As of last week, the final episode of the TV show “Des” was added to Sundance Now. “Des” is a true-crime drama that follows one of the most well-known serial killers in UK history: Dennis Nilsen. Nicknamed the “kindly killer,” Nilsen murdered young boys and men in Soho from 1978 to 1983. All this occurred right under the noses of the police, who never once realized that the men murdered by Nilsen were even dead.
“Des” stars David Tennant in the titular role of Dennis Nilsen. It also stars Daniel Mays. Mays and Tennant had previously worked together on the adaptation of Neil Gaiman and Terry Pratchett’s “Good Omens.” Tennant also had an established relationship with director Lewis Arnold. The pair had previously worked together on “Broadchurch.”

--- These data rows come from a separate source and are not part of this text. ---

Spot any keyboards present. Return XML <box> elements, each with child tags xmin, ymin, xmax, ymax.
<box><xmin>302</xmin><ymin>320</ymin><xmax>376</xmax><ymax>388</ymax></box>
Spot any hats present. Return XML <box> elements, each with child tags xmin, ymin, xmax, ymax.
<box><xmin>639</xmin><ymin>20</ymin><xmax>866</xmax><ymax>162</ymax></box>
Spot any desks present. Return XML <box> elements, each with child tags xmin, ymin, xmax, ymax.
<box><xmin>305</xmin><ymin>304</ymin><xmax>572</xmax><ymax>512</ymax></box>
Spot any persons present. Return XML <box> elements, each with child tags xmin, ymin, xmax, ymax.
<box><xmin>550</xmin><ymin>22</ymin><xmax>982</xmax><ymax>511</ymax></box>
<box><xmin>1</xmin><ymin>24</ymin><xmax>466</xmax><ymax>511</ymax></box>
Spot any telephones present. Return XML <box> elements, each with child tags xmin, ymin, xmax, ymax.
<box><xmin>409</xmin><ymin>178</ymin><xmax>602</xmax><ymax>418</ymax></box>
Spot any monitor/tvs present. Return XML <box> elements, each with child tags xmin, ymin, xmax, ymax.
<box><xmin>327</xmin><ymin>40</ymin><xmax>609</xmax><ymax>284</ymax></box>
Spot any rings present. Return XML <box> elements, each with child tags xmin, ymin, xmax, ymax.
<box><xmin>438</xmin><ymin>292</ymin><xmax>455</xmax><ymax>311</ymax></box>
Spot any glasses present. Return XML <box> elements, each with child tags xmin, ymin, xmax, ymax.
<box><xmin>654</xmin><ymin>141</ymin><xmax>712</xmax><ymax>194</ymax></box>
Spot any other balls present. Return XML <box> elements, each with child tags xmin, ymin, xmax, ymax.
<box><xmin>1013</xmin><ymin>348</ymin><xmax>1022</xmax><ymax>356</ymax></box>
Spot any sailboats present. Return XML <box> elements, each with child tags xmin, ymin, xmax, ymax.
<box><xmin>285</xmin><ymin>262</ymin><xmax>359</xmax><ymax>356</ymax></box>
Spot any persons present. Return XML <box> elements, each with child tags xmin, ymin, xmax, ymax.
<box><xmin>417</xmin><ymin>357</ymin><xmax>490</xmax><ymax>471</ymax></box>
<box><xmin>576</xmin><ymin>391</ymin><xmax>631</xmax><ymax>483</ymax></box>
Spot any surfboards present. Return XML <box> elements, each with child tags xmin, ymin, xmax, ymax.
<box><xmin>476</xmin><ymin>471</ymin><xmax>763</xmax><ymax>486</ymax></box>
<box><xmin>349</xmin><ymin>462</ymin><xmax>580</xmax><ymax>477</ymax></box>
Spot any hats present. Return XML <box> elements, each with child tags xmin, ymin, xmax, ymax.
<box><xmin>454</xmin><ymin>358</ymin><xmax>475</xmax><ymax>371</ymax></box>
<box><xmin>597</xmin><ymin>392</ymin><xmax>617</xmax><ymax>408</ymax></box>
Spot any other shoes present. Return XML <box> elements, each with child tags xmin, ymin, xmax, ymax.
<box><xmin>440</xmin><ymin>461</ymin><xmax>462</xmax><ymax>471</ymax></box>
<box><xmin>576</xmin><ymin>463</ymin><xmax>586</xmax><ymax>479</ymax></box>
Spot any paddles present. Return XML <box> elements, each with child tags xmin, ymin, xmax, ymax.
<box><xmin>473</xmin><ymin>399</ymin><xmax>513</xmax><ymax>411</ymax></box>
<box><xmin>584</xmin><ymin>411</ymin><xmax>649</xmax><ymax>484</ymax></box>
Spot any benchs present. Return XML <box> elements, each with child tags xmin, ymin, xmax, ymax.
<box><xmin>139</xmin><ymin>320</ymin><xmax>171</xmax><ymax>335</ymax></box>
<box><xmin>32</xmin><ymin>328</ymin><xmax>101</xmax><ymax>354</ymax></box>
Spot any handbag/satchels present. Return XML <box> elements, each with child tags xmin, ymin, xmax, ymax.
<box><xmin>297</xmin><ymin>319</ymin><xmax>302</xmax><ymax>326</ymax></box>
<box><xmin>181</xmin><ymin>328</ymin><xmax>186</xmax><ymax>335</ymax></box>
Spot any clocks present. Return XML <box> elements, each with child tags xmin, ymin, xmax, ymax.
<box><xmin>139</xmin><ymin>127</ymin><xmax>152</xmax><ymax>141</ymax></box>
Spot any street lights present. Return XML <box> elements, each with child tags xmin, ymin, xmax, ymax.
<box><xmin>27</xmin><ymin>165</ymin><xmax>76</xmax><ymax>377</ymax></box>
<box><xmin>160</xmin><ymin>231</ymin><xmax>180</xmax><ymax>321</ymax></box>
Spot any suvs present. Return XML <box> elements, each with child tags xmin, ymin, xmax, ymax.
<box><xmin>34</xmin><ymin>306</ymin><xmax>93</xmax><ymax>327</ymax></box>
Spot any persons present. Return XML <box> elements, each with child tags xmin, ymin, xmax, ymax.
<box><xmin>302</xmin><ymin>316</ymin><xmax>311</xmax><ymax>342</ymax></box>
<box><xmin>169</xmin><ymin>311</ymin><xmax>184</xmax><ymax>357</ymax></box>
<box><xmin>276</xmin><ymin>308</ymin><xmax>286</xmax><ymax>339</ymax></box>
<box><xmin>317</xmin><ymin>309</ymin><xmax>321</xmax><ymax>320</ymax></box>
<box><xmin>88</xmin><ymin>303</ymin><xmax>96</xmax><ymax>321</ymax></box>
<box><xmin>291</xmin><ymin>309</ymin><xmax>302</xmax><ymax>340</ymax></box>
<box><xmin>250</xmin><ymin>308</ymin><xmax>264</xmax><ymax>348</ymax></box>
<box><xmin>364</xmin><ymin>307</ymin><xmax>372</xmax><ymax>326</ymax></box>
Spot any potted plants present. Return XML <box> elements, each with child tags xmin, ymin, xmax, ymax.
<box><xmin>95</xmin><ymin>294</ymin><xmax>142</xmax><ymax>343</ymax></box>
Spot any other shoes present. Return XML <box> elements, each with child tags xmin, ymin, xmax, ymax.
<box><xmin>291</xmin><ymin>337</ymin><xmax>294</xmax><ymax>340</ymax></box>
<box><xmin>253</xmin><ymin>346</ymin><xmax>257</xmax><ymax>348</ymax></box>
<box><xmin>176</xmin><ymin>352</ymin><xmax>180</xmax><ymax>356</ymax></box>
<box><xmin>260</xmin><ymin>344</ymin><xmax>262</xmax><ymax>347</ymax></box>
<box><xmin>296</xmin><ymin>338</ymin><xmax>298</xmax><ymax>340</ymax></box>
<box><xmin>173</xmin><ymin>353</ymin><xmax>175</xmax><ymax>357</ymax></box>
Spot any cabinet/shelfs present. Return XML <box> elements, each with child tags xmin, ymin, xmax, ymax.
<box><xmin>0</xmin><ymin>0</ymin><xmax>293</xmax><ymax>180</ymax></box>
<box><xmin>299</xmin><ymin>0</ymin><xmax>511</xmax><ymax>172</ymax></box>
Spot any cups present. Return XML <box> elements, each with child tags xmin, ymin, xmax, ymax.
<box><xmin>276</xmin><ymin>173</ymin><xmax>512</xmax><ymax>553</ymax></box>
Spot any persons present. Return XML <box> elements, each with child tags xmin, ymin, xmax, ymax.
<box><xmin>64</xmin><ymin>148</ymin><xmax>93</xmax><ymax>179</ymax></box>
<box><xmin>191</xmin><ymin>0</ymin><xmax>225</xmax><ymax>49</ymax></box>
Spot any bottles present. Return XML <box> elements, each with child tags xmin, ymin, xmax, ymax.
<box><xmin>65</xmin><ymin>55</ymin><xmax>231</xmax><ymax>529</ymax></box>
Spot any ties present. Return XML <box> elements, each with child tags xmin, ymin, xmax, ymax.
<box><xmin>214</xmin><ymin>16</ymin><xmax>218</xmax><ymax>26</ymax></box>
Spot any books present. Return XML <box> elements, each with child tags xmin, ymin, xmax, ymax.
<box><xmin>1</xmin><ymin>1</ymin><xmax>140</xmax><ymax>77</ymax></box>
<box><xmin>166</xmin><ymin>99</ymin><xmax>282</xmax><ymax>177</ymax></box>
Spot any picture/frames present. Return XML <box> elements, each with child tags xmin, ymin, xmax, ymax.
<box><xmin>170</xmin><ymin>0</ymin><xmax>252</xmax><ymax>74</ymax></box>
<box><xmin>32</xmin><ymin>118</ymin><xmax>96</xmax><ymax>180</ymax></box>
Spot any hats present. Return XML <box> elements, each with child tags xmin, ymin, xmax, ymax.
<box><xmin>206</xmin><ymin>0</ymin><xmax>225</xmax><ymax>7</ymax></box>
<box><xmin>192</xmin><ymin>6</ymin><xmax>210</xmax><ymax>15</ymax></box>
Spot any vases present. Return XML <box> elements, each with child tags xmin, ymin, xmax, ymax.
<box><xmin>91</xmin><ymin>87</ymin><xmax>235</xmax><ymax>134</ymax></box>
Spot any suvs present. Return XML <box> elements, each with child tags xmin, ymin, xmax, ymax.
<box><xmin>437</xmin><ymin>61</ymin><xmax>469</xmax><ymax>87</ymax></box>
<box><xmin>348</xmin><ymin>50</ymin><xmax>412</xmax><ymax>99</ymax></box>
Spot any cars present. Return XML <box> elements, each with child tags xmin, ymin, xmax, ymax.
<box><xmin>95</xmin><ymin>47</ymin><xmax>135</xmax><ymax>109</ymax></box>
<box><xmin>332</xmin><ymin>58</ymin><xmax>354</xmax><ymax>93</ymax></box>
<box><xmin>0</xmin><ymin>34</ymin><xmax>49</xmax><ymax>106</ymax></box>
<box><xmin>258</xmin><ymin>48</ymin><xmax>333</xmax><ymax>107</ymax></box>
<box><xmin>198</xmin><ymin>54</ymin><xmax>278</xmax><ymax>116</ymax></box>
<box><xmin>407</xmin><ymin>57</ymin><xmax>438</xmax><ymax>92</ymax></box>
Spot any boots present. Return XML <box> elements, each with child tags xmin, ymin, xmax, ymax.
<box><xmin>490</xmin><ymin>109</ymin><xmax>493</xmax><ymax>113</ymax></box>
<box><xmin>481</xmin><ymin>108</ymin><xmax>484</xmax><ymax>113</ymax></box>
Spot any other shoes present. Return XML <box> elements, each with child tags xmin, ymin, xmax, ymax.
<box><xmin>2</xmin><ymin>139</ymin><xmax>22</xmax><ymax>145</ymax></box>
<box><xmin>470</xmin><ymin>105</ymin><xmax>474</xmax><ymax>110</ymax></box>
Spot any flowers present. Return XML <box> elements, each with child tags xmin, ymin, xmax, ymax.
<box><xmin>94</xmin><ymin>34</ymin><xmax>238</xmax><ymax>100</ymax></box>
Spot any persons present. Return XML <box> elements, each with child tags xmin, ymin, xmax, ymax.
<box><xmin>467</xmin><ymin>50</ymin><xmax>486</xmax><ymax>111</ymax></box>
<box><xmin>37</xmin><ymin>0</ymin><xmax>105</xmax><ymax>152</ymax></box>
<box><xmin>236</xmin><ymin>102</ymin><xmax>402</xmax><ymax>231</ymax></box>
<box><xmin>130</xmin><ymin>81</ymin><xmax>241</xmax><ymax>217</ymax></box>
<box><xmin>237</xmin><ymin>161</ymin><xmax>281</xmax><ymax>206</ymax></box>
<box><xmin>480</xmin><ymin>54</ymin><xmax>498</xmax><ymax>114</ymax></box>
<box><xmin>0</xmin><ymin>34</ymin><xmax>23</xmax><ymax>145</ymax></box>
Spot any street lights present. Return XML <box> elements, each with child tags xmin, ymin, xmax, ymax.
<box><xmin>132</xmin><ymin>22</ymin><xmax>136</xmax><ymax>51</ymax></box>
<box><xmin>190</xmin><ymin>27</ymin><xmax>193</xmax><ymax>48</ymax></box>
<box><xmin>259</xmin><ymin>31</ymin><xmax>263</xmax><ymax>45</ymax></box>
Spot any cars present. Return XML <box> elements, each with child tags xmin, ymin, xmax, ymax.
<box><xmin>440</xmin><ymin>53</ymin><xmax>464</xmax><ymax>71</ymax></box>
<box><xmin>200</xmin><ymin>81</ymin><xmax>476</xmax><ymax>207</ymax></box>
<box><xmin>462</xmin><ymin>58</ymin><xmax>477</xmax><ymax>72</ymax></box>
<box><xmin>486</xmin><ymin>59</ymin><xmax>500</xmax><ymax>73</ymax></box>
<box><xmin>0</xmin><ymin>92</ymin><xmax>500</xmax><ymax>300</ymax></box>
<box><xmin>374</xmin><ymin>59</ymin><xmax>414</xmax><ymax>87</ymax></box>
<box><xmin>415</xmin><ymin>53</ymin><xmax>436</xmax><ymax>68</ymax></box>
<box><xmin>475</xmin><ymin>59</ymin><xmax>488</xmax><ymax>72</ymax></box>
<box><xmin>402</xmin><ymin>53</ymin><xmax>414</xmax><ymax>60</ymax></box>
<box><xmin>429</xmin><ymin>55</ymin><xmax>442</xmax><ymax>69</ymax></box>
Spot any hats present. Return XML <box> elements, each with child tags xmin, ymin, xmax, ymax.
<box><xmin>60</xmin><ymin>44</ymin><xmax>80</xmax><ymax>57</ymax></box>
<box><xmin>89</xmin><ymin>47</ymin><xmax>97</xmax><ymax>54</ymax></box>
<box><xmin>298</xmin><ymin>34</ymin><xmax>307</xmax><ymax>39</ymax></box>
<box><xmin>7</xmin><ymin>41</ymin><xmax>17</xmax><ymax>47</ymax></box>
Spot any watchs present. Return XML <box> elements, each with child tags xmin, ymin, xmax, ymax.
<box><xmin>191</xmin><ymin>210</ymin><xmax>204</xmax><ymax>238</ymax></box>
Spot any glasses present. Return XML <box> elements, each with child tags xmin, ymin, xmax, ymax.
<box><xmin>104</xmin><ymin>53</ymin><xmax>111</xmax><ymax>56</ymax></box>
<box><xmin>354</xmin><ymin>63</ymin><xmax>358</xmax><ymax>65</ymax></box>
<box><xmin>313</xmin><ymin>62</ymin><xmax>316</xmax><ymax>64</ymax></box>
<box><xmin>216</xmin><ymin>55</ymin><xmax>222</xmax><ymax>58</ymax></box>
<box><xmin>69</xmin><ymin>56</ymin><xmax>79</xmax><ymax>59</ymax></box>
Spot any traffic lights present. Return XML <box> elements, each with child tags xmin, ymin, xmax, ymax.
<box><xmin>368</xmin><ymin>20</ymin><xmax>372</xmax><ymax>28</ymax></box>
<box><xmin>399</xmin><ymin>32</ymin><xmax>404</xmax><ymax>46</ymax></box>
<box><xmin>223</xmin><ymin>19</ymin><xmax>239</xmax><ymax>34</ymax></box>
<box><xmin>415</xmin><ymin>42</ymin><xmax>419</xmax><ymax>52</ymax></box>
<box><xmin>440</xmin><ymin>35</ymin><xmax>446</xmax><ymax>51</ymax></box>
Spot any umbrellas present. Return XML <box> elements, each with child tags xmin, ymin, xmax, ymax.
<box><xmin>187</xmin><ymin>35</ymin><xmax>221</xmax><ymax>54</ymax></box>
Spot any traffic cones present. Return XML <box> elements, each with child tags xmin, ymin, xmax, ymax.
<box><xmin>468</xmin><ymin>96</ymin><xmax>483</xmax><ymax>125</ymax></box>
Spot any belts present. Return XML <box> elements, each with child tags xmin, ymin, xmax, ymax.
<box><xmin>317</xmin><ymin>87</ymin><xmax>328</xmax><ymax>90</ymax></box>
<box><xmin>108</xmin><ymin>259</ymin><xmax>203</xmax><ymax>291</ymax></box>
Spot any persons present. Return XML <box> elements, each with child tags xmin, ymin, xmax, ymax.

The television show is based upon Brian Masters book, “Killing for Company.” The book contains interviews with Nilsen. Uniquely enough, an actor portrays Masters in the TV show as he interviews Des throughout the trial process.
What’s special about “Des” is that it in no way, shape or form romanticizes Dennis Nilsen. Rather than showing Des gruesomely murdering his victims, the show opts to start with him getting “caught,” which is used as a very loose word here as the police technically did not catch Nilsen; rather, he turned himself into the police. This exact moment starts the three-part miniseries. In many true-crime based shows or even dramas, the actions or the people themselves are romanticized. Take for example the film “Extremely Wicked, Shockingly Evil and Vile,” which tells the true story of Ted Bundy (played by Zac Efron). The film itself almost glorifies, or at least fails to completely condemn, Bundy’s heinous crimes. I found it very refreshing to see Dennis Nilsen treated as a serial killer rather than just a fictional person.
Tennant shines as Nilsen. In fact, many reviewers have already predicted that Tennant will be nominated for a BAFTA for his portrayal of Nilsen. His understated yet equally compelling performance completely steals the show. Tennant somehow manages to add an eeriness to Nilsen as he does the most mundane of tasks, like simply speaking about things unrelated to his murders. There was one scene in particular that sent chills down my spine. During an interrogation with the police, Nilsen claims to have cared more about his victims than the police did when they were alive, and, in a way, he’s right. Nilsen’s victims typically were men or boys who were homeless or addicted to drugs. He claims that he gave them a nice meal and let them stay the night, which is, sadly, more than anyone else was doing for them. In that moment, viewers can visibly see the detective’s look of realization that what Nilsen had said was correct, because many of Nilsen’s victims were just lost posters on a wall; the police were not actively searching for the men because they were deemed as “undesirable,” i.e. drugs abusers or homeless. Tennant’s portrayal of Nilsen will be talked about for years to come.
Daniel Mays stands out as detective Peter Jay, the detective tasked with identifying possible victims of Nilsen. Mays brings an emotion to the role as his character struggles while desperately searching for evidence to incriminate Des. The dire hopelessness of his character as he is told that the government will not be funding the investigation any longer is an unforgettable moment. The micro-emotions that cross May’s face as he realizes that every victim will not receive justice was absolutely striking.
The entirety of “Des” is now available to watch on Sundance Now.